Roma aposta forte em Adis-Abeba como ponte diplomática e económica. A escolha não é casual: na Etiópia está a sede da União Africana, o que confere à cimeira uma dimensão muito além de um simples diálogo bilateral. Está claramente calculado.
O Plano Mattei italiano visa construir algo duradouro. Fala-se de energia, infraestruturas, desenvolvimento industrial. A Itália não procura apenas contratos de curto prazo, ela estabelece as bases de uma cooperação estruturada. E, sinceramente, é uma abordagem que as outras potências europeias estão a começar a entender agora.
Na energia, é o núcleo do jogo. Roma intensificou os seus laços com os produtores do Norte de África e subsaarianos. A Europa precisa diversificar as suas fontes, e a África oferece soluções reais em gás e energias renováveis. Os projetos de infraestruturas e os corredores de transporte tornam-se críticos. É também interessante notar que os capitais do Golfo estão a fluir para estes mesmos setores. Isto mostra o quão central a África se tornou nas cadeias de abastecimento globais.
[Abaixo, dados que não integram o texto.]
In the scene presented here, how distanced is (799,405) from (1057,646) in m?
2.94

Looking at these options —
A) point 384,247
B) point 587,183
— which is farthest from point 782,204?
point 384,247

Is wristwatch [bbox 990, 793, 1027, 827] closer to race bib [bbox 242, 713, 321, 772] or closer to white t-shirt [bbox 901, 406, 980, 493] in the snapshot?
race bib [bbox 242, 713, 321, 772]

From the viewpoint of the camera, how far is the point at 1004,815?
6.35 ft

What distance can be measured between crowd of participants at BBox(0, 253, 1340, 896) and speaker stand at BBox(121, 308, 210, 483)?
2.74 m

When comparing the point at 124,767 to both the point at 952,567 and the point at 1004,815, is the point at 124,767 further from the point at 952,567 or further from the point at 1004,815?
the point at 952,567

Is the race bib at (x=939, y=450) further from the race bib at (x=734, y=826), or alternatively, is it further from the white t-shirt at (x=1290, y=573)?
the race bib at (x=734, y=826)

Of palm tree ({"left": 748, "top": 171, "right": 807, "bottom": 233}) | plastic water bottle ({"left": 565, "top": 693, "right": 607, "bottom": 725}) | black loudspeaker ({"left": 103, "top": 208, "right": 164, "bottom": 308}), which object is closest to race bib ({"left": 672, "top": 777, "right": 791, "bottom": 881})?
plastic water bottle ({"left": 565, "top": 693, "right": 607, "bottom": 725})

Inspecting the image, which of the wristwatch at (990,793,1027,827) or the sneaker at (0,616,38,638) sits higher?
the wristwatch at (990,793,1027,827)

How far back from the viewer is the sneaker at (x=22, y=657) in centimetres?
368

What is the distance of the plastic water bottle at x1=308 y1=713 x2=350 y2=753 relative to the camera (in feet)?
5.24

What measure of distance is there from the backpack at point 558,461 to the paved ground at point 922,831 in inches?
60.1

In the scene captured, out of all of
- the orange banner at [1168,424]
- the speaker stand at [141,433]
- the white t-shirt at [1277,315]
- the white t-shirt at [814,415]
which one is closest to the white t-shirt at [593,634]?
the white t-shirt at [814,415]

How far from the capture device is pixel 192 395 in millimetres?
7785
Para além da energia, há toda a questão do setor manufatureiro. As PME italianas veem oportunidades reais em transferência de tecnologia, nomeadamente na transformação alimentar e nas máquinas. É um pragmatismo económico.
Para a Etiópia, acolher esta cimeira é também uma oportunidade. O país atravessa reformas macroeconómicas apoiadas pelo FMI, estabiliza o seu mercado cambial, procura atrair investimentos estrangeiros diretos. Esta cimeira torna-se uma plataforma para mostrar que as reformas funcionam e que o país está aberto a capitais europeus.
No geral, o que se vê é um recalibrar. A Itália posiciona-se como um parceiro pragmático, não idealista. Foco na segurança energética, no financiamento de infraestruturas, no crescimento do setor privado. À medida que a competição global pelos parcerias africanas se intensifica, o modelo italiano na Etiópia pode tornar-se uma referência para um envolvimento mais estruturado e centrado no investimento real.